Rory Stewart was the latest casualty in the Tory leadership contest as he failed to pick up enough support from MPs and was eliminated in Wednesday’s third ballot.
That leaves a field of four, which will be reduced to two by Thursday’s final ballot of MPs, and if the betting markets are any judge, it is likely to be Jeremy Hunt who joins Boris Johnson on the ballot paper for the final stage of the process, in which Tory members pick the ultimate winner.
So far, Johnson has seemed determined to keep a low profile, with few public appearances and an unmemorable performance at Tuesday’s BBC debate. But that hasn’t appeared to hurt his chances, and he remains an overwhelming favourite in the Next Conservative Leader markets, where he is generally available at 1/10, having shortened dramatically from 7/4 and 6/4 two weeks ago.

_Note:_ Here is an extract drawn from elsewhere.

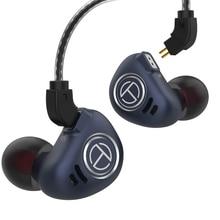 جديد TRN V90 4BA + 1DD الهجين المعادن IEM HIFI DJ رصد تشغيل سماعة أذن تستخدم عند ممارسة الرياضة سدادة الأذن سماعة الرأس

The departure of Stewart from the race raises the interesting question of which candidate will claim the majority of his supporters. Given that the International Development Secretary was the least Brexity of the five, it seems unlikely that Johnson or Michael Gove will be the beneficiaries, and with Sajid Javid trailing the field, Hunt appears the most likely destination for Stewart supporters.
That helps to explain why Hunt’s position in the betting markets has been strengthening over the last twenty-four hours. He is now available at 10/1 or 12/1 in some places, making him the clear second favourite ahead of Michael Gove, who can be backed at 18/1.
There has also been persistent speculation that Johnson would prefer to be up against Hunt in the final membership ballot rather than Gove, who could match him for Brexit credentials and membership popularity or Javid, who is something of an unknown. That has also led to suggestions that Johnson supporters could switch to support Hunt on Thursday.
Such a manoeuvre would make sense, but it also comes with some risks. Hunt would be a big outsider with Tory members, but he is a durable, relatively consistent and controversy-free candidate, and as the Labour Party discovered back in 2015, lending votes to an apparent no-hoper candidate can lead to unexpected results.